For bonus points, how do we generalize this to allow for triplicates, quadruplets, etc.?

1

There are 1 best solutions below

1
On

A few estimators for this type of problem was proposed by Leo Goodman in the paper On the Estimation of the Number of Classes in a Population, and there is also some more relevant information in Sampling to estimate the number of duplicates in a database by Bunge and Handley, although they propose a sampling scheme where you actively search the full population for any duplicates of the records you have sampled.

The estimator Goodman proposed as "most suitable" (and which looks like is printed incorrectly in the abstract) looks something like this:

$$T' = \begin{cases} S' = N - \frac{N(N-1)}{n(n-1)} x_2 & \textrm{if } S' \geq \sum x_i \\ \sum x_i & \textrm{otherwise} \end{cases}$$

where $x_i$ is the count of values in the sample that appear $i$ times each, so $x_1$ is the number of singletons, $x_2$ is the number of duplicate values, etc., and $n$ and $N$ are the sample and population sizes respectively.

This is an estimator for the total number of distinct values in the population (i.e. if you only count duplicate values once each), which means that we need to make an adjustment if we want to estimate the number of duplicates instead.
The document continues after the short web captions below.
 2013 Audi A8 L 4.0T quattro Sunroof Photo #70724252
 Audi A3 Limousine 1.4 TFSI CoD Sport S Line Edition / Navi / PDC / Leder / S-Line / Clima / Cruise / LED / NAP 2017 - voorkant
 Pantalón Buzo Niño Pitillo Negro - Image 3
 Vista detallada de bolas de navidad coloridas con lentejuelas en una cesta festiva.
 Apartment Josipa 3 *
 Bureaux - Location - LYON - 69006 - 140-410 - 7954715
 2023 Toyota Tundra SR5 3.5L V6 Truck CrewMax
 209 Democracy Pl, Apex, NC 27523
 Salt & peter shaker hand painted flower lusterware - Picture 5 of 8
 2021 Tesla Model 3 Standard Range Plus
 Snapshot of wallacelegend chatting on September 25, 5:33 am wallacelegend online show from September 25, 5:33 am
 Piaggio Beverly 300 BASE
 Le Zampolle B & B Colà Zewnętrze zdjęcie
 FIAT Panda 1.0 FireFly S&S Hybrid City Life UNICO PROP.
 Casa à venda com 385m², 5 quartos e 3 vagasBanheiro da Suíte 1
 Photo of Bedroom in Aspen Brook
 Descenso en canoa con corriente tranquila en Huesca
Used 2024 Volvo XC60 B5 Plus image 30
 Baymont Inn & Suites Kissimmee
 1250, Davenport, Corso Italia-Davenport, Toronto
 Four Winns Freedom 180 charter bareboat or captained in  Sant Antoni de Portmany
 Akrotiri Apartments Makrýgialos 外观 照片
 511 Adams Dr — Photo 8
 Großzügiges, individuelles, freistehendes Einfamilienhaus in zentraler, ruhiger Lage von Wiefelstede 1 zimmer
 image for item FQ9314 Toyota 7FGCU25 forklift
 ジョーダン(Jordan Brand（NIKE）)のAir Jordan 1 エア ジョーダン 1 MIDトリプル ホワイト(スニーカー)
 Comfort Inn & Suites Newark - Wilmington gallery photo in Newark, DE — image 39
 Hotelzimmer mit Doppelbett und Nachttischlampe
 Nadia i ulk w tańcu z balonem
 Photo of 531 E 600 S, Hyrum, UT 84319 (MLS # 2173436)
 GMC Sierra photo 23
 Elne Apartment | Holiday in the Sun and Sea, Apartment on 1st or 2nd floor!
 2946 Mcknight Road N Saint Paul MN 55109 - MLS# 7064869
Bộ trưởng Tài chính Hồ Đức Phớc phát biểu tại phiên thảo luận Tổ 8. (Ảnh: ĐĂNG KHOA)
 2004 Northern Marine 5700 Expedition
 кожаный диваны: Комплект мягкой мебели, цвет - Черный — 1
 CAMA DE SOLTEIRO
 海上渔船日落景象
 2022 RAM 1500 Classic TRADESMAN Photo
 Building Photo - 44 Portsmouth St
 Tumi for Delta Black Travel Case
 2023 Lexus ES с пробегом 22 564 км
Thankfully, if we know (or assume) that there aren't any values that appear three or more times, we can say that $N = X_1 + 2 X_2$ (i.e. the population is made up of all the singletons plus twice the number of duplicated values), whereas $T = X_1 + X_2$ (i.e. the number of distinct values is the sum of the singleton and duplicated values), so $X_2 = N - T$ and hence our estimator becomes

$$X_2' = \begin{cases} \frac{N(N-1)}{n(n-1)} x_2 & \textrm{if } S' \geq x_1 + x_2 \\ N - (x_1 + x_2) & \textrm{otherwise}\end{cases}$$

So in your case, we have $N = 10000$, $n = 1000$, $x_2 = 40$, $x_1 = 920$. This gives $S' \approx 5996.4$, and so $X_2' = 10000-5996.4 \approx 4003.6$.

It's not clear to me what the variance on $S'$ is, though, and the Bunge and Handley paper suggests that it may not perform particularly well so I would suggest taking that estimate with a grain of salt. Presumably the issue is that you're needing to use the number of duplicates in the sample to estimate the number of sample records that might have another duplicate somewhere in the population, which is potentially using some very small proportions to extrapolate to the whole population.